**Directive**
Without including any pictures, write out all the entries exactly.

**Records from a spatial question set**
+--

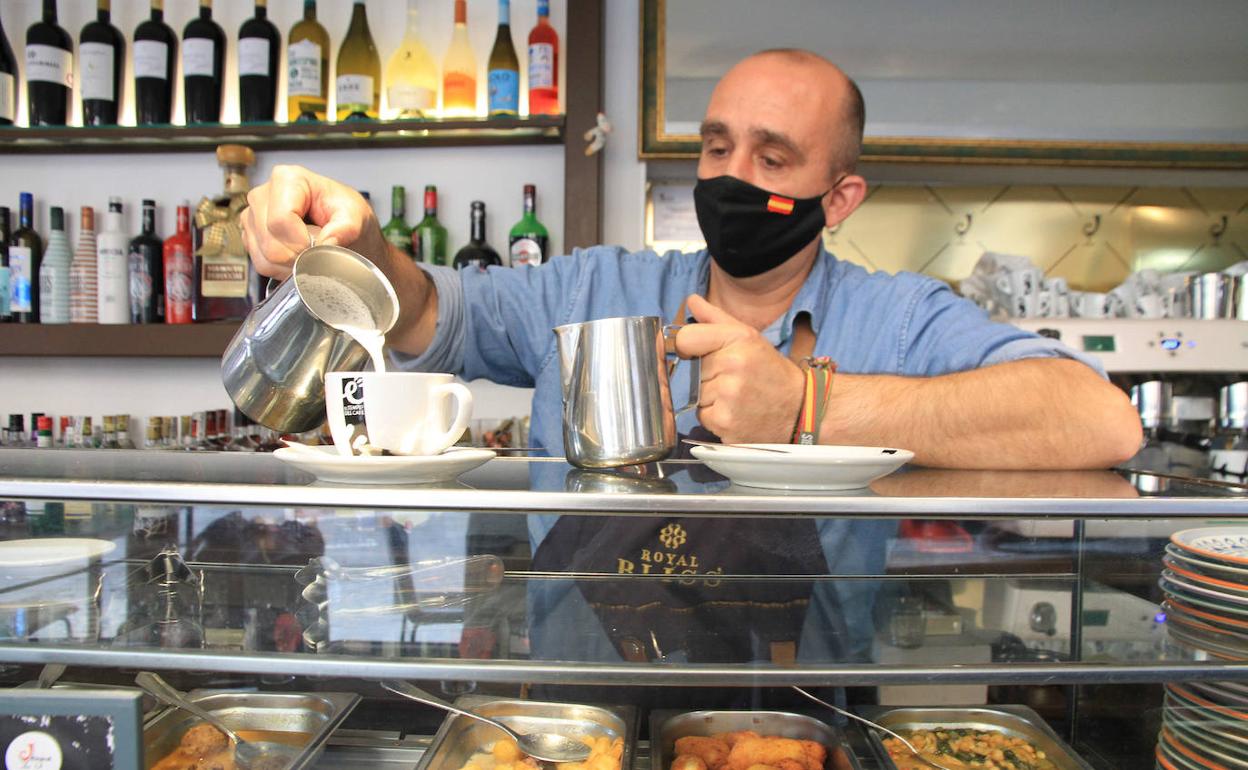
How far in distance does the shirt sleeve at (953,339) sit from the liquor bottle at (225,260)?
1.71 meters

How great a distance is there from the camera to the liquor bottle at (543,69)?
7.43 ft

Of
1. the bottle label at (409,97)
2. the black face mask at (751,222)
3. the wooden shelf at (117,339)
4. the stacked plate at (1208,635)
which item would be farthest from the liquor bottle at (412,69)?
the stacked plate at (1208,635)

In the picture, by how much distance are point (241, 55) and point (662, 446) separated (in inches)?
84.1

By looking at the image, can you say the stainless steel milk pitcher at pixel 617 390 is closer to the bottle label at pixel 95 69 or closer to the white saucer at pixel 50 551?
the white saucer at pixel 50 551

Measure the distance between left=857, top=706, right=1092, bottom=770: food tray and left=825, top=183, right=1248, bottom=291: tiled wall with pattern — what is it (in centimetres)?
188

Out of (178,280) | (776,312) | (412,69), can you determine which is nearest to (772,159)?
(776,312)

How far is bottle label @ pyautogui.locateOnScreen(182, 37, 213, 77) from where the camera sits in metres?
2.33

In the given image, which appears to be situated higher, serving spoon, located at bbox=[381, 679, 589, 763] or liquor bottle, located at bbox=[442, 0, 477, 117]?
liquor bottle, located at bbox=[442, 0, 477, 117]

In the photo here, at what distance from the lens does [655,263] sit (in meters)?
1.67

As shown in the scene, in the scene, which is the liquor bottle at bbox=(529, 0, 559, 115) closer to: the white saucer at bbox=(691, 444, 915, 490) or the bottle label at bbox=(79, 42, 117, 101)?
the bottle label at bbox=(79, 42, 117, 101)

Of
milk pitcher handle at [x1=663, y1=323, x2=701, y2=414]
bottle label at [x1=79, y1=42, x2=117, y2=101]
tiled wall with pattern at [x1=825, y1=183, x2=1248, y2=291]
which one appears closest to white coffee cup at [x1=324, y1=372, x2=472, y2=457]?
milk pitcher handle at [x1=663, y1=323, x2=701, y2=414]

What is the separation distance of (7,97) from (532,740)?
2.59 meters

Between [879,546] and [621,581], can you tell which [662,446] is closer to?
[621,581]

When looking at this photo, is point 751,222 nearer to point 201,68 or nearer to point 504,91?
point 504,91
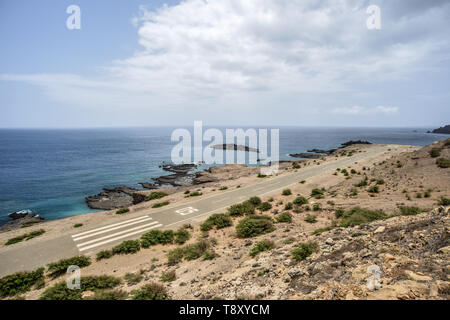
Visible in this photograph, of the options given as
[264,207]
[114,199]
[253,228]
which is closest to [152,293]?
[253,228]

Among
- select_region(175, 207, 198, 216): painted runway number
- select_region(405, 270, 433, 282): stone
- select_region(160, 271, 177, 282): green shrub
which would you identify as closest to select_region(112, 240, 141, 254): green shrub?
select_region(160, 271, 177, 282): green shrub

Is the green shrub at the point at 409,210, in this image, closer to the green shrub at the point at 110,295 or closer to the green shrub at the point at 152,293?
the green shrub at the point at 152,293

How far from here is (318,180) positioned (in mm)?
33000

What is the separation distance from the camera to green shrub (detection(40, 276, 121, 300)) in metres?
9.63

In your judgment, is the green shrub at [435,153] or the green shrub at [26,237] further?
the green shrub at [435,153]

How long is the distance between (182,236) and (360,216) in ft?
44.6

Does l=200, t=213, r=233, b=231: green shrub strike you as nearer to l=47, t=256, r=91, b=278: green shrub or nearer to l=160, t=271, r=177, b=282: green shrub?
l=160, t=271, r=177, b=282: green shrub

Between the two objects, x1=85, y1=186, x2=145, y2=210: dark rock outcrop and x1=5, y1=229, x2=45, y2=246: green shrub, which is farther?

+--

**Exercise solution**
How far in distance does the shirt sleeve at (953,339) sit from the liquor bottle at (225,260)?
1.71 meters

How great a distance is there from the camera to the liquor bottle at (543,69)?
7.43 ft

Of
1. the bottle label at (409,97)
2. the black face mask at (751,222)
3. the wooden shelf at (117,339)
4. the stacked plate at (1208,635)
which item would be farthest from the liquor bottle at (412,69)?
the stacked plate at (1208,635)

In the picture, by how much distance are point (241, 55) and point (662, 446) separated (in inches)?
84.1

By looking at the image, can you say the stainless steel milk pitcher at pixel 617 390 is closer to the bottle label at pixel 95 69 or closer to the white saucer at pixel 50 551?
the white saucer at pixel 50 551

Measure the distance between left=857, top=706, right=1092, bottom=770: food tray and left=825, top=183, right=1248, bottom=291: tiled wall with pattern — what is it (in centimetres)?
188

Out of (178,280) | (776,312) | (412,69), can you determine which is nearest to (772,159)?
(776,312)

How far is bottle label @ pyautogui.locateOnScreen(182, 37, 213, 77) from where the camera sits in metres?
2.33

In the given image, which appears to be situated higher, serving spoon, located at bbox=[381, 679, 589, 763] or liquor bottle, located at bbox=[442, 0, 477, 117]?
liquor bottle, located at bbox=[442, 0, 477, 117]

In the photo here, at what distance from the lens does [655,263] sit (in meters)?
1.67

As shown in the scene, in the scene, which is the liquor bottle at bbox=(529, 0, 559, 115) closer to: the white saucer at bbox=(691, 444, 915, 490) or the bottle label at bbox=(79, 42, 117, 101)?
the bottle label at bbox=(79, 42, 117, 101)

Of
milk pitcher handle at [x1=663, y1=323, x2=701, y2=414]
bottle label at [x1=79, y1=42, x2=117, y2=101]
tiled wall with pattern at [x1=825, y1=183, x2=1248, y2=291]
which one appears closest to white coffee cup at [x1=324, y1=372, x2=472, y2=457]?
milk pitcher handle at [x1=663, y1=323, x2=701, y2=414]

What is the separation distance of (7,97) from (532,740)?
2.59 meters

Between [879,546] and [621,581], can you tell which [662,446] is closer to?
[621,581]

When looking at this photo, is point 751,222 nearer to point 201,68 or nearer to point 504,91?
point 504,91
Visible in this photograph, of the options given as
[264,207]
[114,199]
[253,228]
which is closest to [152,293]?
[253,228]

Among
- select_region(175, 207, 198, 216): painted runway number
- select_region(405, 270, 433, 282): stone
- select_region(160, 271, 177, 282): green shrub
which would you identify as closest to select_region(112, 240, 141, 254): green shrub?
select_region(160, 271, 177, 282): green shrub

Is the green shrub at the point at 409,210, in this image, closer to the green shrub at the point at 110,295 or closer to the green shrub at the point at 152,293?
the green shrub at the point at 152,293

How far from here is (318,180) positioned (in mm)?
33000

What is the separation distance from the camera to green shrub (detection(40, 276, 121, 300)) in metres?
9.63

In your judgment, is the green shrub at [435,153] or the green shrub at [26,237] further?
the green shrub at [435,153]

How long is the distance between (182,236) and (360,216) in ft?
44.6

Does l=200, t=213, r=233, b=231: green shrub strike you as nearer to l=47, t=256, r=91, b=278: green shrub or nearer to l=160, t=271, r=177, b=282: green shrub?
l=160, t=271, r=177, b=282: green shrub

Between the two objects, x1=85, y1=186, x2=145, y2=210: dark rock outcrop and x1=5, y1=229, x2=45, y2=246: green shrub, which is farther?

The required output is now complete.